Patients register with multiple transplant centers, a process called double or multiple listing, to shorten the waiting time. Wait time is the time between when a person is placed on the organ transplant list and receives a transplant. There is no conclusive data that double listing reduces wait times.
Patients don’t benefit from double listing within the same organ donor service area because they are drawing from the same pool of organs. “If you’re the sickest one at your center, it doesn’t make a tremendous difference to double list,” says Dr.

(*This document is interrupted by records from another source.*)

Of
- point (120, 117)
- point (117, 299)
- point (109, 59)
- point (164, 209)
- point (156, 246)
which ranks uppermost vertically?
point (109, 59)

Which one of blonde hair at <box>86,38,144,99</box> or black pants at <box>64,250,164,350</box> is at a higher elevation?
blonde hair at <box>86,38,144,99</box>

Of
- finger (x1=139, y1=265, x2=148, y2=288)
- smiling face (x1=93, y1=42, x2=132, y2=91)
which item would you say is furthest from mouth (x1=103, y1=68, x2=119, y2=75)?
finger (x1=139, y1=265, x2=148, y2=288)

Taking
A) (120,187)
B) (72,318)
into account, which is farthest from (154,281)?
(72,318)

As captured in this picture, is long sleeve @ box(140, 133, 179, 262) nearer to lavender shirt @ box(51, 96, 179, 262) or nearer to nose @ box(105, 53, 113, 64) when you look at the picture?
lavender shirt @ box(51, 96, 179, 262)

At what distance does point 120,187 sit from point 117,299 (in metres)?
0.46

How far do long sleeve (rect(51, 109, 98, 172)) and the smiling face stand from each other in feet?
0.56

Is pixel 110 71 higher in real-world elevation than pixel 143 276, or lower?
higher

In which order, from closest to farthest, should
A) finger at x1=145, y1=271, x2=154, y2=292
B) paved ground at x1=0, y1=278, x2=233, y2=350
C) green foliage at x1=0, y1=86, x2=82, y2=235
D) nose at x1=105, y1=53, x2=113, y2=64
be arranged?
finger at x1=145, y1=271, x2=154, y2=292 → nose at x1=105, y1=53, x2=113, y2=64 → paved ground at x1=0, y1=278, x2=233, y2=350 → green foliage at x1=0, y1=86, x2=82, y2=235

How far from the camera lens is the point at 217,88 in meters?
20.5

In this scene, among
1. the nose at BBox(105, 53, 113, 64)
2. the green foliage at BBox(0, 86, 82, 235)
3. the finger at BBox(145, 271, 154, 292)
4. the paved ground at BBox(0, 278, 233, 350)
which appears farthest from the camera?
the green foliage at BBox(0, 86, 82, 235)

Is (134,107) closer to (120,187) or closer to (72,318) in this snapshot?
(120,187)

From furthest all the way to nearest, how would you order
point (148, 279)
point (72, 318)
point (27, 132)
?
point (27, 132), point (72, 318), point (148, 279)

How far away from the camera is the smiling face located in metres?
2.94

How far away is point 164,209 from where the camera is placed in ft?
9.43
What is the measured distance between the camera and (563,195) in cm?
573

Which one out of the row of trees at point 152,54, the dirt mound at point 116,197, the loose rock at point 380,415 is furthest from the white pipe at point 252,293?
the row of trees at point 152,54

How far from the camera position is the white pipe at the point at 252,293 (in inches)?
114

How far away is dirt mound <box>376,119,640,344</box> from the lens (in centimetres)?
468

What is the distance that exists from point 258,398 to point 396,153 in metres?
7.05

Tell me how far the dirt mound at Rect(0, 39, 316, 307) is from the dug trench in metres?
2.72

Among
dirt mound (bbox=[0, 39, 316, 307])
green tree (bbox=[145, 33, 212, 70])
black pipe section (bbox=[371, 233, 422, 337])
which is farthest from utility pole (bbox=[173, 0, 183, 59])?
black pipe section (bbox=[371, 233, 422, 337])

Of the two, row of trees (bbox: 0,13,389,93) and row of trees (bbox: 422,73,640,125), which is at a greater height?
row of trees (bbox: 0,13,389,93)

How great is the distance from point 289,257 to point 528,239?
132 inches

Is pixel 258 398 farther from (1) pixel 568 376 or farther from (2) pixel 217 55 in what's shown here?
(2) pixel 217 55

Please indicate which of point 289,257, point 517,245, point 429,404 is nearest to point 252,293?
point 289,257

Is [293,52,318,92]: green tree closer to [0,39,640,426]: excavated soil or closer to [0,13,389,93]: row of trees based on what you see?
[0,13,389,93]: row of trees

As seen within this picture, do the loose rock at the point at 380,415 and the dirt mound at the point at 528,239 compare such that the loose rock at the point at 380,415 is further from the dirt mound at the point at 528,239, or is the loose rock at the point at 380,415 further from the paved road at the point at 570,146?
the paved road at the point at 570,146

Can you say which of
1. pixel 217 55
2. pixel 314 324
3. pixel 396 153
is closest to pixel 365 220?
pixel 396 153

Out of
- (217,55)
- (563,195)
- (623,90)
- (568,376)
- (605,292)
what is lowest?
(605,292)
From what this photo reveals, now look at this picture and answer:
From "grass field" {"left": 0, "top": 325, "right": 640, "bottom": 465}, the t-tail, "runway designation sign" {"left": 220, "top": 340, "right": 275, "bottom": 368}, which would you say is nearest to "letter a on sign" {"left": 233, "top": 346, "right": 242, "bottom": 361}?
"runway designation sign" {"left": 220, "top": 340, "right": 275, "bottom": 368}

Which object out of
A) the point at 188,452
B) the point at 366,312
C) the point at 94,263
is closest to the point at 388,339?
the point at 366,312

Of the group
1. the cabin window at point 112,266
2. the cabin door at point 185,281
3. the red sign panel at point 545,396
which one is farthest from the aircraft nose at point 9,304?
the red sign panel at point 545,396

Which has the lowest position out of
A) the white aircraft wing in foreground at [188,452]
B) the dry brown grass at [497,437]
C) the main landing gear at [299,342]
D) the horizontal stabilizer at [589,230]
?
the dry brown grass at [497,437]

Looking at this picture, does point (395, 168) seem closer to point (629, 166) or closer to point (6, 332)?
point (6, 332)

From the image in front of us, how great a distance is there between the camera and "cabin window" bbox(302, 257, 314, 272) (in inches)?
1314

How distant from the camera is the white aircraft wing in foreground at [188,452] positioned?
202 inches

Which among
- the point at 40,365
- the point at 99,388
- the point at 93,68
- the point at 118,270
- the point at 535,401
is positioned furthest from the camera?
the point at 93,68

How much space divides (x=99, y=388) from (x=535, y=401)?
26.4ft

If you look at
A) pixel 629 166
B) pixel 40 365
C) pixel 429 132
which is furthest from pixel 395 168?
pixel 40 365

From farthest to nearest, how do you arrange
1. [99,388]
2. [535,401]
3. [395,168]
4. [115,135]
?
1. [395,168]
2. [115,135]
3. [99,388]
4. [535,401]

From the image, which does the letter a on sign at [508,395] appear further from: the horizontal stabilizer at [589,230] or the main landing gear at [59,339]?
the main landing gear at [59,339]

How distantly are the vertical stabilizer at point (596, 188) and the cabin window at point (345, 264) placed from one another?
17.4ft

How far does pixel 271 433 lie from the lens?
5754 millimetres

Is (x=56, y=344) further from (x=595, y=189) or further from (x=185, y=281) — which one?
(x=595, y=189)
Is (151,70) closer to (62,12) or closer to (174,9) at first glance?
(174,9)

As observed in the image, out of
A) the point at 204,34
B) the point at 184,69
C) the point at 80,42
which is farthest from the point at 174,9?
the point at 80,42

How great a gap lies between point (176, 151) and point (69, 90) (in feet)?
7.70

Barth, noting the sickest patients are the ones at the top of the transplant list.
"Patients register with multiple transplant centers, a process called double or multiple listing, to shorten the waiting time."
Placement on the transplant list is based on the patient’s Model for End-Stage Liver Disease (MELD) score, which ranges from 6 to 40. The individual score determines a patient’s ranking; the higher the score, the greater the chance of dying within the next three months.
Wait times vary based on the geographic region, up to four or five years in some areas. “It’s supply and demand,” states Dr. Richard Formica, American Society of Transplantation Councilor-at-Large and professor of medicine and surgery, Yale University. For example, she points out, New York and California have much longer wait times than the Southeast.
Dr. Josh Levitsky, American Society of Transplantation Councilor-at-Large and associate professor at Northwestern University Feinberg School of Medicine, said a lot of patients couldn’t travel between different transplant centers. Patients have four to five hours once they receive the call to travel to the transplant center.
Ultimately, he says, “Double listing is an individual decision for patients and their families.”